◆ **TASK OBJECTIVE**
For each line of the listing that holds "comparable", show the full line.

◆ **ENTRIES SUPPLIED**

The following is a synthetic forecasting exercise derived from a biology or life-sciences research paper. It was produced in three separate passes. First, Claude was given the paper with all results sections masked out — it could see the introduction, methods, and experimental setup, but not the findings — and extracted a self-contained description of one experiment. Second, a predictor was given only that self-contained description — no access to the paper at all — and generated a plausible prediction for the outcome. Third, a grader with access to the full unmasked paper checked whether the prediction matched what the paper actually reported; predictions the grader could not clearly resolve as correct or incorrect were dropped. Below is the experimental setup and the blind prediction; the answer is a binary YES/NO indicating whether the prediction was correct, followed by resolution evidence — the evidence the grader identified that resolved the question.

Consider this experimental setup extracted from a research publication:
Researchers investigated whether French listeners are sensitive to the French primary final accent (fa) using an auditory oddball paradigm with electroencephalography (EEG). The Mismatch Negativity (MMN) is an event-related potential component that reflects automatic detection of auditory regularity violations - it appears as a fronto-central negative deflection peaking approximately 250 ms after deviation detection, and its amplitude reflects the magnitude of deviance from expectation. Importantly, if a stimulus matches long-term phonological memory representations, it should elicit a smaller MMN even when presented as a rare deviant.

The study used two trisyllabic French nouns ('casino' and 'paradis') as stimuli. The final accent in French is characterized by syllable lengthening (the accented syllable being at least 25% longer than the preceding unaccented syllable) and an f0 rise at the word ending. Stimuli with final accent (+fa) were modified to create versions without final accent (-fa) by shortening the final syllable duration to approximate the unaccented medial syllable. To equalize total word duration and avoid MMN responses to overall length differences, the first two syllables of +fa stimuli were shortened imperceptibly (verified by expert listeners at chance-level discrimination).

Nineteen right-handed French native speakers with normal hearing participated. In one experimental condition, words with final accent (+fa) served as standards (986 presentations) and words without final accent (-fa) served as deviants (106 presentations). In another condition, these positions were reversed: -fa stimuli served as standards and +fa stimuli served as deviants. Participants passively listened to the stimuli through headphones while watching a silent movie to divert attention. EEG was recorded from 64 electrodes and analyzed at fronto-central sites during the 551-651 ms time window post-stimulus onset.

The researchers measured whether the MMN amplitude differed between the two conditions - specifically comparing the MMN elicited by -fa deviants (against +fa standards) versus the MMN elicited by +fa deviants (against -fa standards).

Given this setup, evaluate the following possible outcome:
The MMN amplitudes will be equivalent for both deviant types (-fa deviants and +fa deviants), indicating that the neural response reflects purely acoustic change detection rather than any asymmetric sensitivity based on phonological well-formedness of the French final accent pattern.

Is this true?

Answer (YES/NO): NO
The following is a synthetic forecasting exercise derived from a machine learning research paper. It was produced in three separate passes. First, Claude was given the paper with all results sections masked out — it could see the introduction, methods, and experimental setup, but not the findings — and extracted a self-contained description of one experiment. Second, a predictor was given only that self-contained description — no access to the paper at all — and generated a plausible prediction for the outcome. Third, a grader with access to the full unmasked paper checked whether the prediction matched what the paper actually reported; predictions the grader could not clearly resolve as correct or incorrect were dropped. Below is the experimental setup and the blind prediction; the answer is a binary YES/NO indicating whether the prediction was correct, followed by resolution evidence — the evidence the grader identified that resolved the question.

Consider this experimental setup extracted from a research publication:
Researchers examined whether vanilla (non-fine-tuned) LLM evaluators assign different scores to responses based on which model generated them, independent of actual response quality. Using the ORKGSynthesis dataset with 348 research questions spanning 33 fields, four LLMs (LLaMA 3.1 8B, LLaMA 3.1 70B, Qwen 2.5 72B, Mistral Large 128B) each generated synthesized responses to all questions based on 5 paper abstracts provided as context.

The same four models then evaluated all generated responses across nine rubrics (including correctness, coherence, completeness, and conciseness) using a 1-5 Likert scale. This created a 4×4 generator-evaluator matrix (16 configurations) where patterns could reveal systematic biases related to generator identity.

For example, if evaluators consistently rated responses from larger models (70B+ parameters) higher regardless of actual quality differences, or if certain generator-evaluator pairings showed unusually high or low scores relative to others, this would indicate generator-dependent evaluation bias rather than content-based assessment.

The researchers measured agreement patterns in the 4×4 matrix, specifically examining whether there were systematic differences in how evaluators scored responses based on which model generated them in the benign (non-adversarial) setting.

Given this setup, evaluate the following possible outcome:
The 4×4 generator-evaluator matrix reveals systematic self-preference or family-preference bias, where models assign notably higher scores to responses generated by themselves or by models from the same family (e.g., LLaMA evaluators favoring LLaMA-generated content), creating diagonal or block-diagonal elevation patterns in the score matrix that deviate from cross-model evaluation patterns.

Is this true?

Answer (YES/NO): NO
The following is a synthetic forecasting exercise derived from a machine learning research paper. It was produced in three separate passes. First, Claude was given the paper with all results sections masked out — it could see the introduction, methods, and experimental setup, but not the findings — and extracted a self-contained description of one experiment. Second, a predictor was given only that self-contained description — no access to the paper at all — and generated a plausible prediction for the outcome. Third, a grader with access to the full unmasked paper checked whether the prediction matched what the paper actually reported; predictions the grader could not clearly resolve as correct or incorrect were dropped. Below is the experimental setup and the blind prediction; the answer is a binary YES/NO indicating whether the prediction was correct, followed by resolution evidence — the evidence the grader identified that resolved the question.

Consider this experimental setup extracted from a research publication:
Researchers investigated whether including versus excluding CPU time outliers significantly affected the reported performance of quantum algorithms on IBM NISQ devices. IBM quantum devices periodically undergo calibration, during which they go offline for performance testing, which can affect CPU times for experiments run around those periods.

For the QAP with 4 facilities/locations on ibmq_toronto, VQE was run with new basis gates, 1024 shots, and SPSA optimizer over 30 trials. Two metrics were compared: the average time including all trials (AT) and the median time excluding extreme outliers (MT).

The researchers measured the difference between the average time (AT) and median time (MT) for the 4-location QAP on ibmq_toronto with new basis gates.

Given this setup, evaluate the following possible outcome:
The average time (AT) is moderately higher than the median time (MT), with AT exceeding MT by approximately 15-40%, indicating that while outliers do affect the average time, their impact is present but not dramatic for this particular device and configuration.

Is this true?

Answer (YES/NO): YES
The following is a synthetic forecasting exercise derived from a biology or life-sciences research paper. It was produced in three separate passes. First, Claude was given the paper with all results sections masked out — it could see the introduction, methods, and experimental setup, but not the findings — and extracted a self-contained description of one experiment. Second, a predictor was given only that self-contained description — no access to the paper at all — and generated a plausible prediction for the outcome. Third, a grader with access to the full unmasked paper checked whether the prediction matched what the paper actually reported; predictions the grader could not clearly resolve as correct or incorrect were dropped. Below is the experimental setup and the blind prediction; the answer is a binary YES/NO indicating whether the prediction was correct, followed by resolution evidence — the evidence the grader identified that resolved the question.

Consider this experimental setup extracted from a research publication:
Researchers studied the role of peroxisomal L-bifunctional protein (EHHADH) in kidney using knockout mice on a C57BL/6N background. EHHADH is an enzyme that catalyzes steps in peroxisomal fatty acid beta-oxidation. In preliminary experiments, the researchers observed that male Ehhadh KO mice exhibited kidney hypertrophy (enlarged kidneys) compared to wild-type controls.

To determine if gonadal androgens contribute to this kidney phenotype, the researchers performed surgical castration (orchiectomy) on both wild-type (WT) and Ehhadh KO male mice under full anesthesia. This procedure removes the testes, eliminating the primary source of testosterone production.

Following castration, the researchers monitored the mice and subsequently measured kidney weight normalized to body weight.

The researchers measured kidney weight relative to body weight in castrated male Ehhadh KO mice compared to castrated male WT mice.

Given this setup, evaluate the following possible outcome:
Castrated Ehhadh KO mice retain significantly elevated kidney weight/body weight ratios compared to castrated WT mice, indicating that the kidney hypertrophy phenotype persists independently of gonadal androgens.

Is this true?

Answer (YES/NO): NO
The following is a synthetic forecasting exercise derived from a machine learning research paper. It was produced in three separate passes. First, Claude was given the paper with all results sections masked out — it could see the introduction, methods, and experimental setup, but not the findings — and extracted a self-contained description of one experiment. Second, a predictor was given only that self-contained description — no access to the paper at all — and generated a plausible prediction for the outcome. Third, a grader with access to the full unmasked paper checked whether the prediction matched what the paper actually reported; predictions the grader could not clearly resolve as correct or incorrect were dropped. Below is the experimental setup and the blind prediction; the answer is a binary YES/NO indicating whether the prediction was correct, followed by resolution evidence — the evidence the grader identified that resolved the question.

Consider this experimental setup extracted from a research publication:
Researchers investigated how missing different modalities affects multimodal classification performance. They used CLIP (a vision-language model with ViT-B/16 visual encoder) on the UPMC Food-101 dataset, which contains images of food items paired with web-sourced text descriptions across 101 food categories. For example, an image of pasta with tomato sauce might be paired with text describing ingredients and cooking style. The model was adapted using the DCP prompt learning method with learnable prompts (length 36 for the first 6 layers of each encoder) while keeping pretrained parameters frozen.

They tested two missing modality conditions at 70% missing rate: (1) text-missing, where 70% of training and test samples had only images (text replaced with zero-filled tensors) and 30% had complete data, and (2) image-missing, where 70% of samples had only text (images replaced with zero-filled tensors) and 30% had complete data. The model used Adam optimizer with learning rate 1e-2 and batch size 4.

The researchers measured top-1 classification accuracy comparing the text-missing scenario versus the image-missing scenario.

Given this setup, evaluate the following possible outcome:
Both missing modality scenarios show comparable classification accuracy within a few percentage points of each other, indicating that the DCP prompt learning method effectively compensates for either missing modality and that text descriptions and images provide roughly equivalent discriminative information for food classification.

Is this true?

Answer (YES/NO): NO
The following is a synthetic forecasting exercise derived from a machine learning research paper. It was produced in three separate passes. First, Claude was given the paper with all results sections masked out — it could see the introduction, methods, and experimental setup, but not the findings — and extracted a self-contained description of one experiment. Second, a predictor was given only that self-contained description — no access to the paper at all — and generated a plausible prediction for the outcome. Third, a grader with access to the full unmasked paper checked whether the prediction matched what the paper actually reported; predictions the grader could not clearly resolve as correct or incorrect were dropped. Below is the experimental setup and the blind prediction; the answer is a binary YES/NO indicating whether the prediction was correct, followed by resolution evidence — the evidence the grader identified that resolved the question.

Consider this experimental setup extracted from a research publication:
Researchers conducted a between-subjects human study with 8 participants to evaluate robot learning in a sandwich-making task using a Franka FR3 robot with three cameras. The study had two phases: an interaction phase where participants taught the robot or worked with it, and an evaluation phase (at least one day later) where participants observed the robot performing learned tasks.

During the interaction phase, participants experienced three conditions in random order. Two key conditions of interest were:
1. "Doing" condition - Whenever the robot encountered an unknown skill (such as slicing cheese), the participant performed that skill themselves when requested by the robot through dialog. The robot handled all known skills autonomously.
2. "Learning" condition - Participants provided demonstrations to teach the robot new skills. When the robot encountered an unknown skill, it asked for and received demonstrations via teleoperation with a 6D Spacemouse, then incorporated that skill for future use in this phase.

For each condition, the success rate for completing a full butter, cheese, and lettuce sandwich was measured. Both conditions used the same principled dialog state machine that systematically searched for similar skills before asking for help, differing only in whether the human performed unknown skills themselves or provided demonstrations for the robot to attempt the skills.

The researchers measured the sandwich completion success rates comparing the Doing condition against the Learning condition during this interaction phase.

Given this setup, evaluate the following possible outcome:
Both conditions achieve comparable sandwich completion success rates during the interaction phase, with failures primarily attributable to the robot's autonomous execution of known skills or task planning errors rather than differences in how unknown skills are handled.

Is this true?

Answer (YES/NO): NO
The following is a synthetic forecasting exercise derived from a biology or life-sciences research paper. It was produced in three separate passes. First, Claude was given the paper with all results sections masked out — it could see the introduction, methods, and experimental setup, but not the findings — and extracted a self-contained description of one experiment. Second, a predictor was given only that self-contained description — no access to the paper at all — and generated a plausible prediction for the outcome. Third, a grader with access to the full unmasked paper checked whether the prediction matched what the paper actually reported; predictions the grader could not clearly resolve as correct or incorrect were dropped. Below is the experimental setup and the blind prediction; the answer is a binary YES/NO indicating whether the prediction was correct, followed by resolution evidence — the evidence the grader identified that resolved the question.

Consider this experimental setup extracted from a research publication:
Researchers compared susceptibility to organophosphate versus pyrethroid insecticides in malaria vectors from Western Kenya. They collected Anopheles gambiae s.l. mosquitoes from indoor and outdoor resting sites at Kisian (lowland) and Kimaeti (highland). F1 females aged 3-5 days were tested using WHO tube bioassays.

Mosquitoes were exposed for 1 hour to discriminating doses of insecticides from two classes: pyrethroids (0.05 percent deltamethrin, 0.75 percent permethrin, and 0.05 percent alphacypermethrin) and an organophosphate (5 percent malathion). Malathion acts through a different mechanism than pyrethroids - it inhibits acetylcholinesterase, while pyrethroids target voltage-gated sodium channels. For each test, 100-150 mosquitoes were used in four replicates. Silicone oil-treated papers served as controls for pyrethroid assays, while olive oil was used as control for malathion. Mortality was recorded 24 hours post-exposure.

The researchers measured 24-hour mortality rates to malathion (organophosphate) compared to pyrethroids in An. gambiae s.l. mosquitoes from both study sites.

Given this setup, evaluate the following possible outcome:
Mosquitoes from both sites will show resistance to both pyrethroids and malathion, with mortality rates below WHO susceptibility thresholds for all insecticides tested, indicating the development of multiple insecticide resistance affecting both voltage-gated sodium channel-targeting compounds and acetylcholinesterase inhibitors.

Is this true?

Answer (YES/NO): NO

◆ **SOLUTION TO THIS PROBLEM**
Both missing modality scenarios show comparable classification accuracy within a few percentage points of each other, indicating that the DCP prompt learning method effectively compensates for either missing modality and that text descriptions and images provide roughly equivalent discriminative information for food classification.
Both conditions achieve comparable sandwich completion success rates during the interaction phase, with failures primarily attributable to the robot's autonomous execution of known skills or task planning errors rather than differences in how unknown skills are handled.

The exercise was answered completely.